We have previously seen data on retroviruses in lung secretions thrown out on the grounds that this must be contamination by exogenous viruses which do not infect cells in the body, even if they are able to infect similar cells in vitro. Here we see similar reasoning involving microbiota of the gut. Both environments are patrolled by host immune cells which can then carry inserted provirus back through the bloodstream without having virions destroyed by antibodies. The hypothesis that a later breakdown in ability to hold the provirus latent in previously infected immune cells would result in precisely the recombinations and emergence of infectious virus specifically affecting immune response as described above must not be one that is even allowed to be considered.
 

anciendaze

Senior Member
Messages
1,841
Treatment is some distance off, we're still at the stage of recognizing the problem, but I could sketch out a couple of ideas.

First, at early stages of some diseases suspected of such causes, it might be worthwhile to consider antiretroviral drugs. This has been happening piecemeal, but a more systematic approach, in diseases that show ERV activation, would make sense.

Second, if the idea that the start of the process requires a replication-competent virus, already present in the host, pans out it would make sense to specifically target such infected cells while the number is small. There would be two problems: 1) most of these are latent, most of the time; 2) you would need a very narrow therapeutic target to avoid extensive damage to uninfected cells.

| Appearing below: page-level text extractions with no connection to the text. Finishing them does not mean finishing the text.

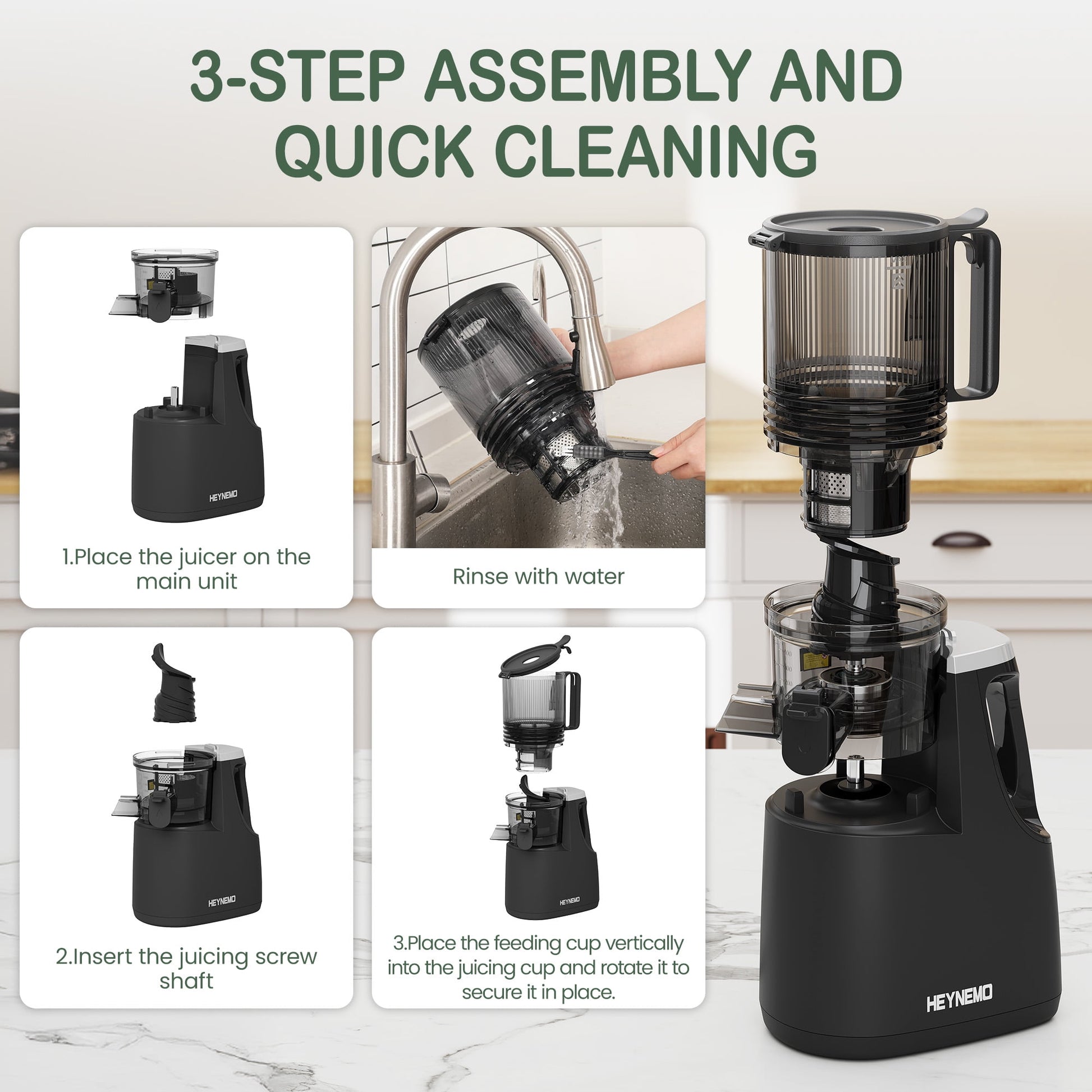 3-STEP ASSEMBLY AND QUICK CLEANING

HEYNEMO

1.Place the juicer on the main unit

Rinse with water

HEYNEMO

2.Insert the juicing screw shaft

HEYNEMO

3.Place the feeding cup vertically into the juicing cup and rotate it to secure it in place.

HEYNEMO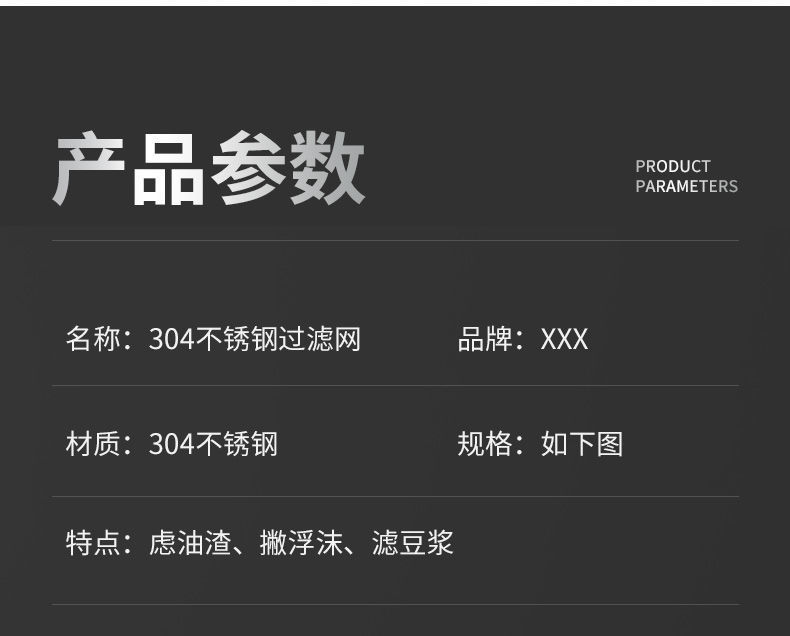 产品参数

PRODUCT PARAMETERS

名称：304不锈钢过滤网

品牌：XXX

材质：304不锈钢

规格：如下图

特点：虑油渣、撇浮沫、滤豆浆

The treatment would then consist of a means of provoking those latent infected cells to express the provirus in a way that would allow immune targeting, followed by a highly-specific targeted immune response, as we see in adoptive immunotherapy. (Where the patient's own immune cells are extracted, stimulated in vitro for a specific target, cultured into larger numbers, then returned at a rate the patient can tolerate.)

Simply being able to test individuals to see which ones are most at risk, because they carry a latent infection, would be a great advance.

It is still very early days to be talking about this. I'm just trying to show that it is possible to imagine treatments. Almost certainly, the methods worked out after more experience would be different, more efficient and less costly.
 

anciendaze

Senior Member
Messages
1,841
Firestormm, a PhD. dissertation must make a significant contribution to the state of the art to be accepted. I've seen some fairly amusing reasoning along those lines, but I do not think that is going on in this case. If you are thinking of studies on treatment of patients, that would be way down the line, but this is almost certainly based on considerably more than library research and speculation.

We won't know until the full text is available. It appears release of this text is being withheld pending presentation or publication in another form.